In late 1998, I knew that something was wrong with me. My life was going well; I was in university, on my way to a computer science degree, in the co-op program and had completed an eight-month job in Calgary. I had been contented and grateful since leaving my mother’s house and moving to a new town. I was more happy than I had been in years. But little by little, I found myself increasingly sad and life became peppered with bouts of meaningless, spontaneously crying. I was unreasonably moved by the foretold unfolding of TV plots and commercials.
In November 1998, I found myself in a pitch-black room, unable to get out of bed for an entire day. I was in the south of Spain, a ten minute walk from white sandy beaches and half-naked women. That was the moment I truly realized I was broken: I was in heaven and yet crushed with sadness.
Diagnosed as Bipolar
In December, back at home, I self-diagnosed as bipolar II (bipolar depression). It was clear what I was, but this knowledge shattered my self-identity. I had the same preconceptions of bipolar disorder as everyone else: it was my fault, I was going to be sick forever, I would end up on the street, walking in circles, muttering to myself.

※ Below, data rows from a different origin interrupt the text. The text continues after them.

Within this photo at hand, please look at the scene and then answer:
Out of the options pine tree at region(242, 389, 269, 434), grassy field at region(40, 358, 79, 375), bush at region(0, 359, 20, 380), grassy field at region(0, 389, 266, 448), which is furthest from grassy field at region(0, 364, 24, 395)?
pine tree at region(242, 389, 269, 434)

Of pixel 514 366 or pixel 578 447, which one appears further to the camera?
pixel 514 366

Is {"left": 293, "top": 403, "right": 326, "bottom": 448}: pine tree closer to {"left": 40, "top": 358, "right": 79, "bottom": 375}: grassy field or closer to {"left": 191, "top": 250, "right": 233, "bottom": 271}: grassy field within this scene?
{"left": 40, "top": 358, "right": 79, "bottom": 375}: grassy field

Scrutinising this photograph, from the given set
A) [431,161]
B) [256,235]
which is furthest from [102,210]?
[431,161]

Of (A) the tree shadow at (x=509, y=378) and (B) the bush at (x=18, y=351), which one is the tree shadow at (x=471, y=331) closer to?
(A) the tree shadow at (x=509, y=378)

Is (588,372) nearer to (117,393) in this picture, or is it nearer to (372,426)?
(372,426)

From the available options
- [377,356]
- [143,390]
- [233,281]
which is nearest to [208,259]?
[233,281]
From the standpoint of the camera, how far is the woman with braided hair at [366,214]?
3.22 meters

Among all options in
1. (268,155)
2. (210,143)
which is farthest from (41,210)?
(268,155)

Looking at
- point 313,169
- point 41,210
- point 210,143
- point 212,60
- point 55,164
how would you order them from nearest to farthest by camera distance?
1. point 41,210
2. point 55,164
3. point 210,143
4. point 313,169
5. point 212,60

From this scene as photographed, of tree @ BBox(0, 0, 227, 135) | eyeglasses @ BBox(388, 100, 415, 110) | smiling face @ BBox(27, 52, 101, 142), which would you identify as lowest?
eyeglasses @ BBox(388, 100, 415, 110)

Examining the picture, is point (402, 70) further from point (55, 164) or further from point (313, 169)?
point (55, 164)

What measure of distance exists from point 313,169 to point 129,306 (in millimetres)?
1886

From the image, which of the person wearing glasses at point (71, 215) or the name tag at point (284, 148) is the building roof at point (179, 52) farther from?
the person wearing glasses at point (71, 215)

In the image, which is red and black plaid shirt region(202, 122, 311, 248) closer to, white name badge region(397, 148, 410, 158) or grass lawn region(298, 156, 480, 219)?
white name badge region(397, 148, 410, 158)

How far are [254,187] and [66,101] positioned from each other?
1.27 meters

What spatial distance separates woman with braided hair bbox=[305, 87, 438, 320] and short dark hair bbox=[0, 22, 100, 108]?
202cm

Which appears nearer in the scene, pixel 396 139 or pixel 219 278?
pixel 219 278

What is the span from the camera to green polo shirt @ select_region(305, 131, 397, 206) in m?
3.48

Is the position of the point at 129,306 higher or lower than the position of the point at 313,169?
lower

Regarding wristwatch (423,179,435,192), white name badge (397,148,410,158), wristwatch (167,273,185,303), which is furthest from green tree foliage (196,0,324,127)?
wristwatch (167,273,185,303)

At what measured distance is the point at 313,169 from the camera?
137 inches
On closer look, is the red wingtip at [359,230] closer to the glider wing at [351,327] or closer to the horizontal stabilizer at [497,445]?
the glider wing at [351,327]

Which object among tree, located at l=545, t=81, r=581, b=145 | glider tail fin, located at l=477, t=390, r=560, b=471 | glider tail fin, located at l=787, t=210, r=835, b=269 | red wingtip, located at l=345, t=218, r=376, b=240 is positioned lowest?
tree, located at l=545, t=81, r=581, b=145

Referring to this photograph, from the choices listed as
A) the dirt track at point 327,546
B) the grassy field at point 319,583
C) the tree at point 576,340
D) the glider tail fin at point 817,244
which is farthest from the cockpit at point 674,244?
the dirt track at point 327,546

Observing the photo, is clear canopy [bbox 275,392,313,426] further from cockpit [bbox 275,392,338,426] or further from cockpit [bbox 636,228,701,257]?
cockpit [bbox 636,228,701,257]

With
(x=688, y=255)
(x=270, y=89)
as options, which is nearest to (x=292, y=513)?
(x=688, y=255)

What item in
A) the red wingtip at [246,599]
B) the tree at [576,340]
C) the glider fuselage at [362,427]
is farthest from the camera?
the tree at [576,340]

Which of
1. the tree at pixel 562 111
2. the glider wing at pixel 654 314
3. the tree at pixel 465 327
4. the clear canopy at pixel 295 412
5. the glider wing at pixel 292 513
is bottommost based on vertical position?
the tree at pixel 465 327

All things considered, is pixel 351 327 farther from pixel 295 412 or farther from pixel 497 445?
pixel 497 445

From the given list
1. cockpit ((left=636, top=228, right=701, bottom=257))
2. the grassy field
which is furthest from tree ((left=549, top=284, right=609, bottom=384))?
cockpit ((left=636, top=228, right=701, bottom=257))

I viewed medications as the enemy. I come from drug addicts and alcoholics and I refused to become one of them via prescription or not. So I ignored my new knowledge. I pretended the bipolar diagnosis wasn’t there. I pretended I wasn’t on the precipice of a cliff.
In January of 1999, I realized that I was going to kill myself if I didn’t get help. I had been slicing myself open on a fairly regular basis, something I hadn’t done since I left home. I went to the university counseling services. I assumed I could therapy my way out of the problem, being a veteran of therapy for many years.
Unfortunately, they could see pretty much immediately that I required medication, and fast.
I saw a psychiatrist who diagnosed me with “mild depression”. I knew he was more than wrong but didn’t have the voice to disagree. I traumatically ingested the Serzone he prescribed. It instantly made me tremendously ill. I woke up the morning after my first dose and felt like I’d been hit by a truck. My psychiatrist didn’t care and raised the dose shortly thereafter.
Luckily for me, my psychiatrist went on vacation and I was placed with someone new. This guy did, correctly, diagnose me as bipolar, at least initially. He wanted to get the depression under control and we went through antidepressants like Parnate, and a couple of tricyclics. Nothing seemed to do much but create an intolerable cloud of side-effects.
I promised myself when I started down the medication road, that if I wasn’t better after a year, I would kill myself. Tossing away a year of life on that parade was enough for me. But at a year, I realized that I didn’t want to die. Therapy helped me through deciding to survive. It’s harder than you might think not to die.
My Doctor Gives Up
In the spring of 2000, my doctor decided he could no longer help me and broke up with me. I was then left trying hokum “cures” through herbs and carrot juice (really) prescribed by some “guru” over the phone. Eventually, hundreds of dollars later, he told me that I was being punished for having pre-marital sex. At this point, it was my turn to break up with someone.
My therapist then very strongly suggested I go back to a doctor. He was convinced I would commit suicide if I didn’t. He was probably right.
A Second Chance At Happiness?
In September of 2000, I started on Lamictal. For me, it was a miracle. So slowly, I almost didn’t notice, it was making me feel more normal. I genuinely felt better, not great, not like I had been before, but better. I still had breakthrough depressions, but after what I had been living through, after two years of failure and destruction of my life, I had finally found something that would provide treatment and relief.